The use of Talking Mats
Talking Mats were used during the interview stage to explore two key topics: communication skills and knowledge of health research. These Talking Mats were a very useful tool for engaging applicants in meaningful conversation, but also allowed us to express some of the activities and topics that the person may encounter in the project (for example, by asking how the person felt about asking questions, we may be able to introduce the idea of expert witnesses).
Quieter Voices Network
The process of recruitment was most accessible for people with mild to moderate learning disabilities, though communication support was available to invite a wider range to participate than applied. However, the quieter voices network was established as a parallel engagement project to the Citizens’ Jury. It was useful to be able to tell people with more severe learning disabilities and their families that there would be an opportunity to get involved, without excluding them from the project.
Cleaver, S. , Ouellette‐Kuntz, H. and Sakar, A. (2010), Participation in intellectual disability research: a review of 20 years of studies.
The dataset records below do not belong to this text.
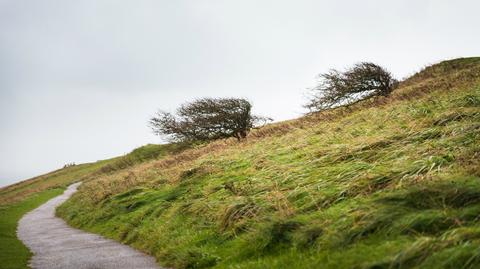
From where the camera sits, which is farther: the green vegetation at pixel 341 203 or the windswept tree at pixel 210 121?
the windswept tree at pixel 210 121

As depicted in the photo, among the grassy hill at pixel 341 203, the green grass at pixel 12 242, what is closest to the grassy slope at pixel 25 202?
the green grass at pixel 12 242

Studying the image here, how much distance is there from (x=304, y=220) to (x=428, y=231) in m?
2.68

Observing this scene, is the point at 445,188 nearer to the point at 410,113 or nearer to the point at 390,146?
the point at 390,146

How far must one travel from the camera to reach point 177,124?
3064cm

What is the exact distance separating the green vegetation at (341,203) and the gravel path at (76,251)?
61cm

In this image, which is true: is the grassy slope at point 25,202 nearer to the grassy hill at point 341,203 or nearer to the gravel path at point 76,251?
the gravel path at point 76,251

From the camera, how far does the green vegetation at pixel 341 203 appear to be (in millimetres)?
6285

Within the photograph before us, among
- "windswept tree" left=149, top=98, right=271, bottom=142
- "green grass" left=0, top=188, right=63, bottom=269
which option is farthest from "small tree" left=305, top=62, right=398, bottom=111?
"green grass" left=0, top=188, right=63, bottom=269

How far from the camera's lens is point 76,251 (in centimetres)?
1367

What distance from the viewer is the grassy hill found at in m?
6.29

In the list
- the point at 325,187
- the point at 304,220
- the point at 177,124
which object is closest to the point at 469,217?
the point at 304,220

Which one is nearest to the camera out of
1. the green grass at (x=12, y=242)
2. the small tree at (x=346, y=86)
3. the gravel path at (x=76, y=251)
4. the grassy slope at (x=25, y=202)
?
the gravel path at (x=76, y=251)

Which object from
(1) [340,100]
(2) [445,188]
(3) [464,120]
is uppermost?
(1) [340,100]

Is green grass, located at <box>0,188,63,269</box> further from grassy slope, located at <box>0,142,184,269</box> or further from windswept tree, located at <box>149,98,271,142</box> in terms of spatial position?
windswept tree, located at <box>149,98,271,142</box>
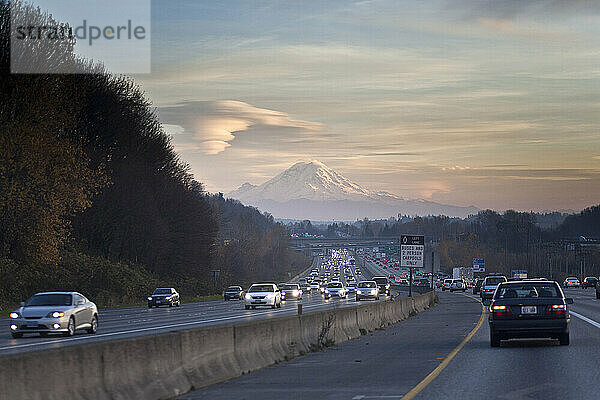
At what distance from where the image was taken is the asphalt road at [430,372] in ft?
46.7

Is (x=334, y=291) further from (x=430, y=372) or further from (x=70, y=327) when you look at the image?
(x=430, y=372)

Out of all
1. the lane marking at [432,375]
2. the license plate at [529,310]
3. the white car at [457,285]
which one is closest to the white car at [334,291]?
the white car at [457,285]

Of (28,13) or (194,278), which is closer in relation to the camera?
(28,13)

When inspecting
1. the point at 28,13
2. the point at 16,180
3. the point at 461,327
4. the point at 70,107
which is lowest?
the point at 461,327

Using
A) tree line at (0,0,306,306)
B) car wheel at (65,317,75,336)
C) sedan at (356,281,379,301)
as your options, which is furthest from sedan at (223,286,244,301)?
car wheel at (65,317,75,336)

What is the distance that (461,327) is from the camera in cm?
3331

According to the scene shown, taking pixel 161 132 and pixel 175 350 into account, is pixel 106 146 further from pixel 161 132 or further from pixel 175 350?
pixel 175 350

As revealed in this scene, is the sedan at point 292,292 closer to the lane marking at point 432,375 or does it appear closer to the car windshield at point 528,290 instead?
the lane marking at point 432,375

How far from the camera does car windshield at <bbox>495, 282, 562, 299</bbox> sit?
23.3 meters

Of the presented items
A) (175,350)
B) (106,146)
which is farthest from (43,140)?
(175,350)

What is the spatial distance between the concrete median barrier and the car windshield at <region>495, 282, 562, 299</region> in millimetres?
4779

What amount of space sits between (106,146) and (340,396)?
203ft

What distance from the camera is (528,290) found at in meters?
23.9

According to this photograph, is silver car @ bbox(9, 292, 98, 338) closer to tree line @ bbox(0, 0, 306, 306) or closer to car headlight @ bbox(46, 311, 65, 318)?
car headlight @ bbox(46, 311, 65, 318)
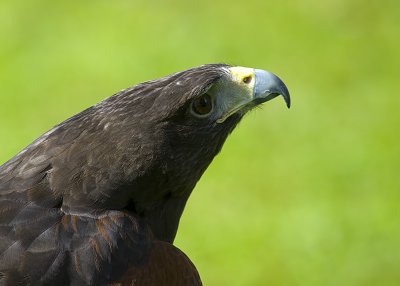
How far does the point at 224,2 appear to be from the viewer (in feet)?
39.9

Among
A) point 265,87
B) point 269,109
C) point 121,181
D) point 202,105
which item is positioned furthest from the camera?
point 269,109

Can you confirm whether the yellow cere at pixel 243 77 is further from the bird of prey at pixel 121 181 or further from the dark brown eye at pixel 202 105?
the dark brown eye at pixel 202 105

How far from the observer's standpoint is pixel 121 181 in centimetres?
440

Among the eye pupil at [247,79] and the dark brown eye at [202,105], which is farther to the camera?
the eye pupil at [247,79]

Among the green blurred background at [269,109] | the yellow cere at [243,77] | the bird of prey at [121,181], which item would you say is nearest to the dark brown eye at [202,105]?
the bird of prey at [121,181]

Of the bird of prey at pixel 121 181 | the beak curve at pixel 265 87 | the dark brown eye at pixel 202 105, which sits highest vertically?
the beak curve at pixel 265 87

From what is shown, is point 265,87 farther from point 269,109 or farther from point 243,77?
point 269,109

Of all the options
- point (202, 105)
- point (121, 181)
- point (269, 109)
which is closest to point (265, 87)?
point (202, 105)

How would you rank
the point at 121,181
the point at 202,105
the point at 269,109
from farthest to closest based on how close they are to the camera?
the point at 269,109 < the point at 202,105 < the point at 121,181

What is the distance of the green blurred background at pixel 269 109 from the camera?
8477 mm

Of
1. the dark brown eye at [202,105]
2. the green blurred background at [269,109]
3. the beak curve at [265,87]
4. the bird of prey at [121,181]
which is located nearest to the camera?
the bird of prey at [121,181]

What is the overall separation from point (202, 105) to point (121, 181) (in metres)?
0.53

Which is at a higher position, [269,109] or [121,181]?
[269,109]

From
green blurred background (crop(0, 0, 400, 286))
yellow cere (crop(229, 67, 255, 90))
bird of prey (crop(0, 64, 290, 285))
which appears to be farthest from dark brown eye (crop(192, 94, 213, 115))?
green blurred background (crop(0, 0, 400, 286))
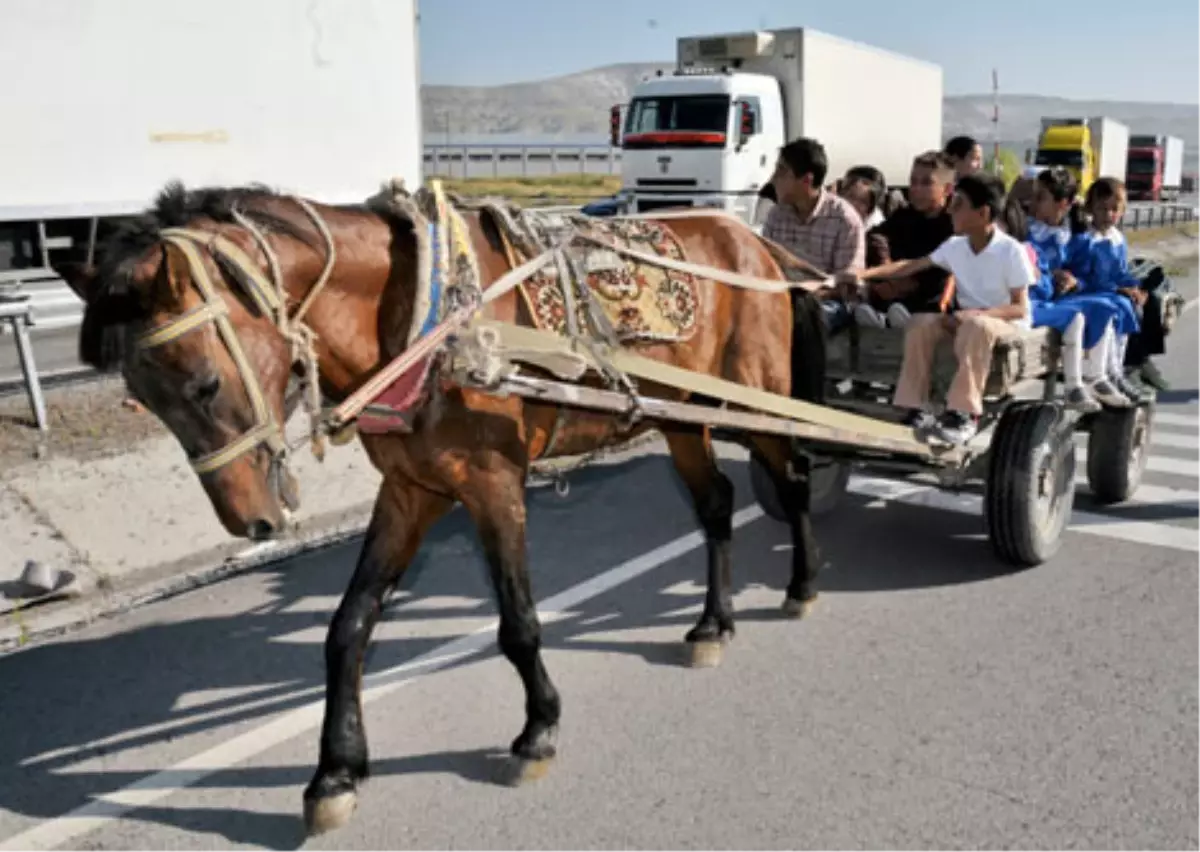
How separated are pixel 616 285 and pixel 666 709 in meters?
1.59

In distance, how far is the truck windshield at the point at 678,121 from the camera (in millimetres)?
20141

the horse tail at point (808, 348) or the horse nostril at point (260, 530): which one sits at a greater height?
the horse tail at point (808, 348)

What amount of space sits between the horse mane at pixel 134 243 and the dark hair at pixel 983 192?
3.30 m

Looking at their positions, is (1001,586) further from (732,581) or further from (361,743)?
(361,743)

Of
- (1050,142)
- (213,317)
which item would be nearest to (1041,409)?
(213,317)

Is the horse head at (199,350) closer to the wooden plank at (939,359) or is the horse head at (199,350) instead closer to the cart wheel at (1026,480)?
the wooden plank at (939,359)

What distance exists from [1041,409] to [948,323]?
77 cm

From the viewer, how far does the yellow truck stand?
3450 cm

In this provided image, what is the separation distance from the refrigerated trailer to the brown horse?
5142mm

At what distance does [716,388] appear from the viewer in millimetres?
4254

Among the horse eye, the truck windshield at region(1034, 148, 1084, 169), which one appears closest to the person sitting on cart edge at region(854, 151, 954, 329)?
the horse eye

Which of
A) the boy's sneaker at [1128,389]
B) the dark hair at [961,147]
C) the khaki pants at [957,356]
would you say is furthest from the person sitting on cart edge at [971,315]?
the dark hair at [961,147]

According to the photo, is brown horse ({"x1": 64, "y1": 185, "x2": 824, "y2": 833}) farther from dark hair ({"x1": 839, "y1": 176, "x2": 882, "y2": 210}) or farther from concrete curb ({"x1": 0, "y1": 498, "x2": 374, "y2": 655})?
dark hair ({"x1": 839, "y1": 176, "x2": 882, "y2": 210})

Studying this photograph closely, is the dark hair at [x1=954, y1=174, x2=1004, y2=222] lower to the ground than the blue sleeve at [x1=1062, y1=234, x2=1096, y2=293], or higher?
higher
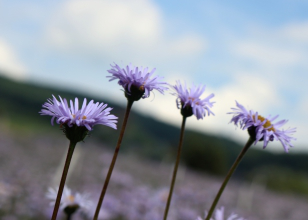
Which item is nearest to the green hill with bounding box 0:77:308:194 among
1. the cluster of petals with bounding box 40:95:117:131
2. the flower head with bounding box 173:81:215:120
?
the flower head with bounding box 173:81:215:120

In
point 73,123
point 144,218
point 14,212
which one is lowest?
point 14,212

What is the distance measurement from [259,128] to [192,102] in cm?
23

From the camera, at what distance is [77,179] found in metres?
8.42

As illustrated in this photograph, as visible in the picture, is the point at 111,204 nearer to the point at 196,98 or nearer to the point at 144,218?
the point at 144,218

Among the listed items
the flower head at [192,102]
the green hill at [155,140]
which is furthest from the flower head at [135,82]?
the green hill at [155,140]

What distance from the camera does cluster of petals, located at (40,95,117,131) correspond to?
110 centimetres

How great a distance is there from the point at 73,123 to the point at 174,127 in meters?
46.3

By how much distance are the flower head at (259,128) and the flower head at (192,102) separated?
10 cm

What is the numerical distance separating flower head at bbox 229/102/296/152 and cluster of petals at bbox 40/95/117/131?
45cm

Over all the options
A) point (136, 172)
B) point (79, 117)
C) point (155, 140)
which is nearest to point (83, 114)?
point (79, 117)

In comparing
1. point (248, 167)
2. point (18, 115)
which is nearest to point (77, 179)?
point (248, 167)

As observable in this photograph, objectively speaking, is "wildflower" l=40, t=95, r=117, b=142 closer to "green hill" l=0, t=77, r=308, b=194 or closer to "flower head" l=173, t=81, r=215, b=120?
"flower head" l=173, t=81, r=215, b=120

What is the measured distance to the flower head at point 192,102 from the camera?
136 cm

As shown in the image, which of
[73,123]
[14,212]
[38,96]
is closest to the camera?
[73,123]
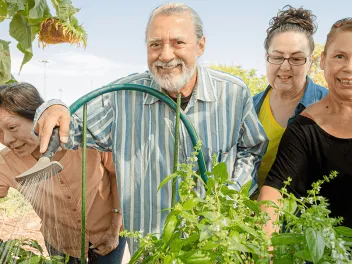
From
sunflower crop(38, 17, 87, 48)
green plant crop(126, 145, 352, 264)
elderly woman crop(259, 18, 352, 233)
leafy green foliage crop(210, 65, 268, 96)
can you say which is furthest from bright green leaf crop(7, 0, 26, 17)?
leafy green foliage crop(210, 65, 268, 96)

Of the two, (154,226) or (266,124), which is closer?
(154,226)

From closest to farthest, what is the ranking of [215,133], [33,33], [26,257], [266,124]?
[26,257] < [215,133] < [266,124] < [33,33]

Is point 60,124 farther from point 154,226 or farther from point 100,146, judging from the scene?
point 154,226

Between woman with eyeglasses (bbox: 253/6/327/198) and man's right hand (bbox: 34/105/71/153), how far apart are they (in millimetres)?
893

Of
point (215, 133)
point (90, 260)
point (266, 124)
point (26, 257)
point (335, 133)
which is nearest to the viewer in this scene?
point (26, 257)

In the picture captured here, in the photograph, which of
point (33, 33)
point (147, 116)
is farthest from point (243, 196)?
point (33, 33)

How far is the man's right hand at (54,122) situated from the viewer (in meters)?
1.27

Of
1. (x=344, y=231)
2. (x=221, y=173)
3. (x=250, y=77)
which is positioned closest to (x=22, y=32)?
(x=221, y=173)

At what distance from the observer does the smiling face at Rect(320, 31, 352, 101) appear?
1.48 m

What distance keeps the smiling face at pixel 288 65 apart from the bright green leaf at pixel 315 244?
1278 millimetres

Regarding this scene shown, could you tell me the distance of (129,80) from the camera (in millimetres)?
1798

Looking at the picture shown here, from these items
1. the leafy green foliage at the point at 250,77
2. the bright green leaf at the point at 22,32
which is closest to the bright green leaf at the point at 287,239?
the bright green leaf at the point at 22,32

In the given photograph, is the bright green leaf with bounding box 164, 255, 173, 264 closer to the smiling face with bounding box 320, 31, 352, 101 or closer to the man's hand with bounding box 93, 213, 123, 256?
the smiling face with bounding box 320, 31, 352, 101

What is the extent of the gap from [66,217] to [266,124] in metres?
0.91
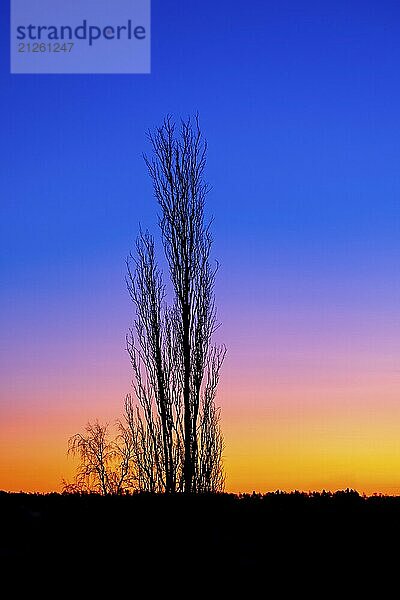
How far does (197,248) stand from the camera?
2200 cm

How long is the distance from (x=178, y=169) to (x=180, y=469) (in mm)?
8238

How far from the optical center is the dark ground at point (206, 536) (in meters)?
9.57

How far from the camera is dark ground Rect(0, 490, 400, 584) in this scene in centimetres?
957

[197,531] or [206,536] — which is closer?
[206,536]

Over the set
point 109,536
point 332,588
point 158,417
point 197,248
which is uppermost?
point 197,248

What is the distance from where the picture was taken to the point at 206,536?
10.1 m

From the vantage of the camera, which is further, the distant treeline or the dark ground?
the distant treeline

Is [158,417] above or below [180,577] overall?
above

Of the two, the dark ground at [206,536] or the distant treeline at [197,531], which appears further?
the distant treeline at [197,531]

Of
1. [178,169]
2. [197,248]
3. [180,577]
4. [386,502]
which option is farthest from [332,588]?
[178,169]

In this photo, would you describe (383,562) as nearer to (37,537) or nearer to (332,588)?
(332,588)

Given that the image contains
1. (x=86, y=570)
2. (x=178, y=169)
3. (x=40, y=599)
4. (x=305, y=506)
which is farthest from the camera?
(x=178, y=169)

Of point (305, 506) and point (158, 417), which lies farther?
point (158, 417)

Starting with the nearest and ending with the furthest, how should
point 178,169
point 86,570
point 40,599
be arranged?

Journal of Intellectual Disability Research, 54: 187-193. doi:10.1111/j.1365-2788.2010.01256.x
Available at: https://www.ncbi.nlm.nih.gov/pubmed/20146739
Nicholson, L. , Colyer, M. and Cooper, S. (2013), Recruitment to intellectual disability research: a qualitative study. Journal of Intellectual Disability Research, 57: 647-656. doi:10.1111/j.1365-2788.2012.01573.x
Available at: https://www.ncbi.nlm.nih.gov/pubmed/22672134
Oliver‐Africano P., Dickens S., Ahmed Z., Bouras N., Cooray S., Deb S. et al. (2010) Overcoming the barriers experienced in conducting a medication trial in adults with aggressive challenging behaviour. Journal of Intellectual Disability Research 54, 17– 25.